Mapping of Disulfide Bridges in Antifreeze Proteins from Overwintering Larvae of the Beetle Dendroides canadensis

Abstract

Antifreeze proteins (AFPs) have been identified in certain high-latitude marine fish, insects and other terrestrial arthropods, and plants. Despite considerable structural variation, the mechanisms of their noncolligative antifreeze activity are probably quite similar. AFPs hydrogen bond onto the surface of potential seed ice crystals at preferred growth sites, thereby preventing growth of the crystals. AFPs from overwintering larvae of the beetle Dendroides canadensis are among the most active AFPs.

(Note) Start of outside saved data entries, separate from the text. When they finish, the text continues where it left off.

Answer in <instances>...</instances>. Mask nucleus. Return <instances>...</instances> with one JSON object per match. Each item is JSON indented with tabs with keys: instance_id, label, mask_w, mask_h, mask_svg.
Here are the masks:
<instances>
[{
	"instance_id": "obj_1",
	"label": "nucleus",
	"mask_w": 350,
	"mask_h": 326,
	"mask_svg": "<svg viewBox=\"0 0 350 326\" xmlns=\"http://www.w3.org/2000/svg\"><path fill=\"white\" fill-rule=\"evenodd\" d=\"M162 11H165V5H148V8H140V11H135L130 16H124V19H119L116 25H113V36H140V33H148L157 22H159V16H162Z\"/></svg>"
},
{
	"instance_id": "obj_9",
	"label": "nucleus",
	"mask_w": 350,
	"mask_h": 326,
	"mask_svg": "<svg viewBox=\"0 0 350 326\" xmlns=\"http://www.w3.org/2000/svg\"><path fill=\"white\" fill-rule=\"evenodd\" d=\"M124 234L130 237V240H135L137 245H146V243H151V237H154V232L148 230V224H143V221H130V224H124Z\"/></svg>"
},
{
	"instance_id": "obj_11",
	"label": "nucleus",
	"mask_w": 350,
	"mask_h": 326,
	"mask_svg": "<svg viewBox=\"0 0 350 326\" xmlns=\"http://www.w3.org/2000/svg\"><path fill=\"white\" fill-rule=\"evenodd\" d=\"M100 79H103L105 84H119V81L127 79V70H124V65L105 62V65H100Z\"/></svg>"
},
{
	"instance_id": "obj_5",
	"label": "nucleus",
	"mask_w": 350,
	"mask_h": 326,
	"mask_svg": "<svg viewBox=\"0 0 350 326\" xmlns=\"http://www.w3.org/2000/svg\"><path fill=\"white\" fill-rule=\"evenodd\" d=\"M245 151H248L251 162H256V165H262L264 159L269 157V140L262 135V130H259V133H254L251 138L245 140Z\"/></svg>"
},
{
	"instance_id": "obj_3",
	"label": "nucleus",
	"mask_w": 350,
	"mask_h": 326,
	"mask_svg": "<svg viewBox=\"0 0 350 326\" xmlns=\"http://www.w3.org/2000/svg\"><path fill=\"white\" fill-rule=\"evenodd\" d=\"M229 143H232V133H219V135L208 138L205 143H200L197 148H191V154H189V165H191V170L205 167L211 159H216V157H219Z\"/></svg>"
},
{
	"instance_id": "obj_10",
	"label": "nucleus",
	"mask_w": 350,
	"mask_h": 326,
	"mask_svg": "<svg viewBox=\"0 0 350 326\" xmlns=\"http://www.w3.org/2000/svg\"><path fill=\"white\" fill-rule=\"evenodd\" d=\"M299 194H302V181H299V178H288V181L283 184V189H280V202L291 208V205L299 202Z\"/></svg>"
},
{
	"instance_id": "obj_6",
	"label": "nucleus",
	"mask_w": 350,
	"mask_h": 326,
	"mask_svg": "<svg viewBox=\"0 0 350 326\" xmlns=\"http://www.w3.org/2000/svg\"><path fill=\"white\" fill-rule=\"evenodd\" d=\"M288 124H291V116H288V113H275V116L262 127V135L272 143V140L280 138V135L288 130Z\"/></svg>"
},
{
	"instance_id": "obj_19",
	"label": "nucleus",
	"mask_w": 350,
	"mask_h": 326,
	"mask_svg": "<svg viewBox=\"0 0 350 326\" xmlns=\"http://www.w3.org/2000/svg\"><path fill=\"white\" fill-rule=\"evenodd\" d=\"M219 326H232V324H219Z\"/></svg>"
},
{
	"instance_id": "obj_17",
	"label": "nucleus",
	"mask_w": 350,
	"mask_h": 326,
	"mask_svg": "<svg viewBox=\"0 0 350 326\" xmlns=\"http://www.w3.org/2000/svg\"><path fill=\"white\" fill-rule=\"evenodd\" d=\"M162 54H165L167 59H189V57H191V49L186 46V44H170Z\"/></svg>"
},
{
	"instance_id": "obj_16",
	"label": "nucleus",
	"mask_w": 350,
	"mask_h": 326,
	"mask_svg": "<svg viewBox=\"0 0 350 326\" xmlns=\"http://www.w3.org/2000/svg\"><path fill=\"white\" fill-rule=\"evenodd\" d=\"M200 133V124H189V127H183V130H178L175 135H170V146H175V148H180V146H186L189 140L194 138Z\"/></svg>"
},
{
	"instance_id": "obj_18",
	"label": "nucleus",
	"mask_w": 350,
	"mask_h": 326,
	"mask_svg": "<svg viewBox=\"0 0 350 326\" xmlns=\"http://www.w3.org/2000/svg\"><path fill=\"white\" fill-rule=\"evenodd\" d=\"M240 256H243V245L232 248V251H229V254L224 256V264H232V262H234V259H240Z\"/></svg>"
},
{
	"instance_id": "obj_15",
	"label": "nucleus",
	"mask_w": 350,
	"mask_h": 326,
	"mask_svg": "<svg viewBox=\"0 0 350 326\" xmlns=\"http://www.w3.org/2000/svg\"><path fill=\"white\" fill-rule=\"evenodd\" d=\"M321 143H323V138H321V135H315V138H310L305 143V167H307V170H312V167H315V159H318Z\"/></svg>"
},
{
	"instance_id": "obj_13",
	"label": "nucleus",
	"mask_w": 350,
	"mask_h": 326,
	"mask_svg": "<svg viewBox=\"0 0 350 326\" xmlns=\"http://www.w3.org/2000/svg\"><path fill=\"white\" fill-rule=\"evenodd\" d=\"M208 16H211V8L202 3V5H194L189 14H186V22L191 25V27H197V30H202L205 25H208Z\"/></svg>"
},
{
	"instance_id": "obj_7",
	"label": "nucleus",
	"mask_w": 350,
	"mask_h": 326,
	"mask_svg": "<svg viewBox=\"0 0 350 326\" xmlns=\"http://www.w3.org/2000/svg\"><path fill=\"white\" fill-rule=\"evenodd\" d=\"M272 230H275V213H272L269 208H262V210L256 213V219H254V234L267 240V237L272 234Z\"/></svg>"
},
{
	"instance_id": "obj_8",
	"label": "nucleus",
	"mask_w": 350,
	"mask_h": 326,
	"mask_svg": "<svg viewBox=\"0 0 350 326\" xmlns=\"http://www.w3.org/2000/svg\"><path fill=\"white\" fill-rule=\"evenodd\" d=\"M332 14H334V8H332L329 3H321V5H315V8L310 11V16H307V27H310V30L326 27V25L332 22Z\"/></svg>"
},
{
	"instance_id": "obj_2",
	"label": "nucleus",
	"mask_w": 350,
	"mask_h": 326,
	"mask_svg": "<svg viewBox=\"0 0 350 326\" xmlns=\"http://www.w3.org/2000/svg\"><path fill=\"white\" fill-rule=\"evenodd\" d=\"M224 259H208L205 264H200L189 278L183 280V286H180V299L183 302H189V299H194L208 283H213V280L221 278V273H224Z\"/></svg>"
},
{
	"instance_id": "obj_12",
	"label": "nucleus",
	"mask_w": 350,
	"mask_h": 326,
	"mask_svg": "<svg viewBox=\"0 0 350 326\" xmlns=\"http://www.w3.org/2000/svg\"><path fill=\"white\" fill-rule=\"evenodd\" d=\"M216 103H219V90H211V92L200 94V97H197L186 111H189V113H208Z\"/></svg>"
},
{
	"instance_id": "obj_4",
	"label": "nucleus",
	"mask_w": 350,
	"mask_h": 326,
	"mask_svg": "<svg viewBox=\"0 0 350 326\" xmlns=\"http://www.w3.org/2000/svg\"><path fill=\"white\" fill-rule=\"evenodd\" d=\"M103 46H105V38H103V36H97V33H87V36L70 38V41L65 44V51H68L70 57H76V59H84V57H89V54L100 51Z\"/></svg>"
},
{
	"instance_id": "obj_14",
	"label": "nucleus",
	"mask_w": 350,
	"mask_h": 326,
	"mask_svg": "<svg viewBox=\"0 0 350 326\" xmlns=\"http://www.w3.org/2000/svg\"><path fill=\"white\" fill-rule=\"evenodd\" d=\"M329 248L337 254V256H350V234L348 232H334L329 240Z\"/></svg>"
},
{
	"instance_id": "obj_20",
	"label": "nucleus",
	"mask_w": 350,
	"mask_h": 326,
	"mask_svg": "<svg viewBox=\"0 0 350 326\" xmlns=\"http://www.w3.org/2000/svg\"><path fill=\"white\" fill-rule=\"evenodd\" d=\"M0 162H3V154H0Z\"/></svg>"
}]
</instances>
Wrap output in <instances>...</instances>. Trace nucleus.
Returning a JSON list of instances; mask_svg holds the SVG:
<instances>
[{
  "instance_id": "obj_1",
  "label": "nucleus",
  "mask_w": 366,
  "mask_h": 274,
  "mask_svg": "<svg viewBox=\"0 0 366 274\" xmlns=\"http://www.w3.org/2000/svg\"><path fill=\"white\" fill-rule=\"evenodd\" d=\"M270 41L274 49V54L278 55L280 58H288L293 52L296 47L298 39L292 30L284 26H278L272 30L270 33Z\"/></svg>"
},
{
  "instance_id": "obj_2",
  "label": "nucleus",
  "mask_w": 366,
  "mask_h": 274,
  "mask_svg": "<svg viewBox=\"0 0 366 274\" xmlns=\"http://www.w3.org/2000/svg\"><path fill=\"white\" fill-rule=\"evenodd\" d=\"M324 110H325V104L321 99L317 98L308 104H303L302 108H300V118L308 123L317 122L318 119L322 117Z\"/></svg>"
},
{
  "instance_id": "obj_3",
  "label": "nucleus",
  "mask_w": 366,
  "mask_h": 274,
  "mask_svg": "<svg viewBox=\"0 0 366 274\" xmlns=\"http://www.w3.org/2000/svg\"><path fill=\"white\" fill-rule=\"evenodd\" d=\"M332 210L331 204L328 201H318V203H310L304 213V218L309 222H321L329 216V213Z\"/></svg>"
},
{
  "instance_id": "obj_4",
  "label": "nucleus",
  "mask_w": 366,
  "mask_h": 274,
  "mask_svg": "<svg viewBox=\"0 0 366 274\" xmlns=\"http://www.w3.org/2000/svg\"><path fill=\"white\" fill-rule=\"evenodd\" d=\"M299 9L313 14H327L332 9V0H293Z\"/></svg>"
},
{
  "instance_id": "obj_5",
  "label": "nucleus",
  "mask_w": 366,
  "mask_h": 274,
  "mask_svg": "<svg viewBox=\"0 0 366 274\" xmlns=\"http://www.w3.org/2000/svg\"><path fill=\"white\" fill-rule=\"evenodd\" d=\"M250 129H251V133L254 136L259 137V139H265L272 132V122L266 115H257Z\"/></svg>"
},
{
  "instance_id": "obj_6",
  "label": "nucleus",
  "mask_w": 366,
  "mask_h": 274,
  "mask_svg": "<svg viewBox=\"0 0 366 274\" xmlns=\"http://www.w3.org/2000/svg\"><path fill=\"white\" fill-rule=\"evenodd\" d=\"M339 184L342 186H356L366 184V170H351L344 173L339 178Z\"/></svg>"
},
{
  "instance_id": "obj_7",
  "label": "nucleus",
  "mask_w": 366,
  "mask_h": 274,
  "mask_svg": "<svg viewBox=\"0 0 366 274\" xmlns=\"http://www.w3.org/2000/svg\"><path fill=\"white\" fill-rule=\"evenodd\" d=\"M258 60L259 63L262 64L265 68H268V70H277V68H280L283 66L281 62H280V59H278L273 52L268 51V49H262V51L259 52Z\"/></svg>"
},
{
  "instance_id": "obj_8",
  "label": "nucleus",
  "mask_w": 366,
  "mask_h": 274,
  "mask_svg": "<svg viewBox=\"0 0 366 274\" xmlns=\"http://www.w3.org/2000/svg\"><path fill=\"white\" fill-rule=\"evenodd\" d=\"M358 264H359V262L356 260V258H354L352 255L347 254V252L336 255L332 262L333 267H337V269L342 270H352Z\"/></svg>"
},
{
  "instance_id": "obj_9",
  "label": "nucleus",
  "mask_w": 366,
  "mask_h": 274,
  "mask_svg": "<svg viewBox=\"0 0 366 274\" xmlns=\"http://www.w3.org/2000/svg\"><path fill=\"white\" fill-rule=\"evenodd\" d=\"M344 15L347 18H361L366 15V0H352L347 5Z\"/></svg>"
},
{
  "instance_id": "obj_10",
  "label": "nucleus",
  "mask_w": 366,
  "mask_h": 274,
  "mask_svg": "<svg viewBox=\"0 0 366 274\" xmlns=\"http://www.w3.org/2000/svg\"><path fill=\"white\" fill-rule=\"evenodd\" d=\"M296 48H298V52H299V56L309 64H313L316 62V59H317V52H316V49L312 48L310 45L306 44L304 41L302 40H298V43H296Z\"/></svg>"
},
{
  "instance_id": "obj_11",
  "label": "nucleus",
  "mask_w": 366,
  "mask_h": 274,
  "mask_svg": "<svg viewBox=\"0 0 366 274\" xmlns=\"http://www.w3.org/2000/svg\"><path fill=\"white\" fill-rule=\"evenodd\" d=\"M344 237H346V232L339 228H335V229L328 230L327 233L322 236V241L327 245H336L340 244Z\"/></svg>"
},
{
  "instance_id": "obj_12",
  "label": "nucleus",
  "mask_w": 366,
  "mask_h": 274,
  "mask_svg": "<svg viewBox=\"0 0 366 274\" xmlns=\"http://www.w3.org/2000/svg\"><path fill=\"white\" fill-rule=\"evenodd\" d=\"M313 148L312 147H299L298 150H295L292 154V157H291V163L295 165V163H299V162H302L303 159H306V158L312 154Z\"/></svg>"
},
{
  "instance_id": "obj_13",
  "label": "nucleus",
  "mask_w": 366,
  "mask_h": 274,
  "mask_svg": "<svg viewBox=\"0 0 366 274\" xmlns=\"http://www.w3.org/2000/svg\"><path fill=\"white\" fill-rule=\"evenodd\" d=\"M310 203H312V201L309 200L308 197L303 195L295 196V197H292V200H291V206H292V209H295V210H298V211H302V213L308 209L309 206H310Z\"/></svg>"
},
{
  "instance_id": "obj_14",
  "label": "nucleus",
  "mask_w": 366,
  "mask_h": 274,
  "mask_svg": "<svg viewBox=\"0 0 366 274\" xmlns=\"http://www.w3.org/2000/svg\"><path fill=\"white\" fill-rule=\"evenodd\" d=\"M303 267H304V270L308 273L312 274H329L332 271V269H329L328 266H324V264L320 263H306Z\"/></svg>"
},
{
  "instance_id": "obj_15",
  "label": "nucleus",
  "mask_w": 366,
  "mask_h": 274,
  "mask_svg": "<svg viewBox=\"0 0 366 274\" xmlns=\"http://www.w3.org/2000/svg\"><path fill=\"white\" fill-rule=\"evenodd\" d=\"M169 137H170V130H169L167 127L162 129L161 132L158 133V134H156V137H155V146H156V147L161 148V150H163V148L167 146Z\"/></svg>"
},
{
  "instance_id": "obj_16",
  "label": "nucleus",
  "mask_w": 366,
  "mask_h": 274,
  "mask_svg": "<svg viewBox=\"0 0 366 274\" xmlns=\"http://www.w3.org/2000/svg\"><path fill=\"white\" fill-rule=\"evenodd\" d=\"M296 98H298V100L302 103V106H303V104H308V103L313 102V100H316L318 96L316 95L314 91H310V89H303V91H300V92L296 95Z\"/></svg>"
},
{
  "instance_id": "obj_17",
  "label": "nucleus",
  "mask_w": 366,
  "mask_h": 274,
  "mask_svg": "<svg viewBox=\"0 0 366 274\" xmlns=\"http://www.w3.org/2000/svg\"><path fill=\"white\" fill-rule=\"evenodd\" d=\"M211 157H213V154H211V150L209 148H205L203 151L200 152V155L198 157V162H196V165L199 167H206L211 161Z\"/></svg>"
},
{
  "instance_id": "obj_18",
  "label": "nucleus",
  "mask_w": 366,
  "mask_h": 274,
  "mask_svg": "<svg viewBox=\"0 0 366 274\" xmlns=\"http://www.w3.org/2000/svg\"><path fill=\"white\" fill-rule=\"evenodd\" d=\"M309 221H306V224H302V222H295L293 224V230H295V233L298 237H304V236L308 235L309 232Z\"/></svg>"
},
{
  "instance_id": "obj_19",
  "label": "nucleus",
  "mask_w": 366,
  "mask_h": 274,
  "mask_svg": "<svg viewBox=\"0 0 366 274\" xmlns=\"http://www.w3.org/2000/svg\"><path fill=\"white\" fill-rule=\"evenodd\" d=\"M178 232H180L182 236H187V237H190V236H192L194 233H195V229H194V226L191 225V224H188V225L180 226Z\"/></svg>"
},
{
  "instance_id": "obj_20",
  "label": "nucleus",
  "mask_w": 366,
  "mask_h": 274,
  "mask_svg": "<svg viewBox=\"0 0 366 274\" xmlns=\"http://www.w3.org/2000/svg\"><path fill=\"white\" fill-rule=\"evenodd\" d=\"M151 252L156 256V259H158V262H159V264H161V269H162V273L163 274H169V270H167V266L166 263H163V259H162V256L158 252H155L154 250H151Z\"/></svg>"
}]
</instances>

These 8.7-kDa proteins consist of seven 12- or 13-mer repeating units. Their most striking feature is the location of cysteines every six residues throughout their length. Consequently, identification of the disulfide linkages of these cysteines is essential to understanding the structure of these AFPs. This study demonstrated that all of the 16 Cys residues in the Dendroides AFPs are disulfide bridged. All of the seven 12- or 13-mer repeats have internal disulfide bridges, and in all but the first repeat the Cys residues at positions 1 and 7 of the repeats are linked. In repeat 1 the Cys at position 1 is linked to the Cys at position 10, rather than the Cys at position 7 as in the other repeats, and the Cys at position 7 of the first repeat is linked to a Cys at position 4 of the second repeat. The disulfide bridges probably function to position the hydrophilic side chains of serine and threonine residues so that they hydrogen bond with ice.